- _What is being asked_
Quote word for word every item from the one that contains "生命　40億年はるかな旅　1〜10話 Amazon.co.jp: 生命" down to the one that contains "精铜淋浴水龙头冷热两用混水阀一体混合冷热水洗澡沐浴花洒二合一", including both ends. Give only their text and leave the pictures out.

- _The data_
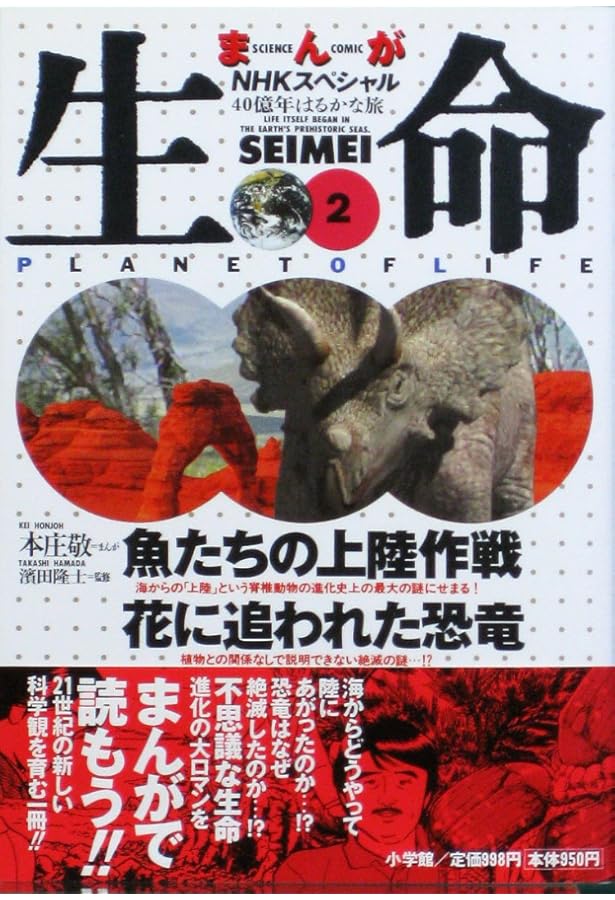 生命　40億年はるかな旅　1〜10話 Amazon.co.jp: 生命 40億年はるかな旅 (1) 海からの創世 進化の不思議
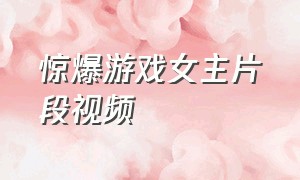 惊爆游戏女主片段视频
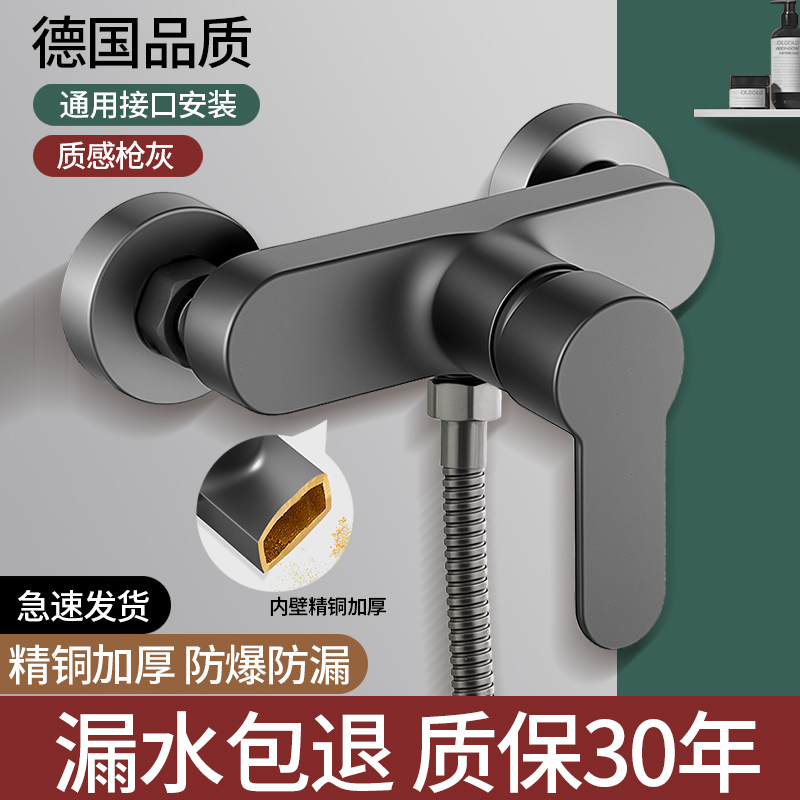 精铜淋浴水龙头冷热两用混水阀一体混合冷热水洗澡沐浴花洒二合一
---
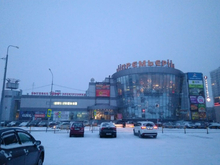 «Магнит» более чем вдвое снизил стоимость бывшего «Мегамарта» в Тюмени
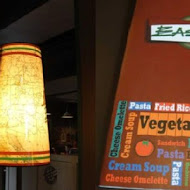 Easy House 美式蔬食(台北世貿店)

- _Output of the task_
 生命　40億年はるかな旅　1〜10話 Amazon.co.jp: 生命 40億年はるかな旅 (1) 海からの創世 進化の不思議
 惊爆游戏女主片段视频
 精铜淋浴水龙头冷热两用混水阀一体混合冷热水洗澡沐浴花洒二合一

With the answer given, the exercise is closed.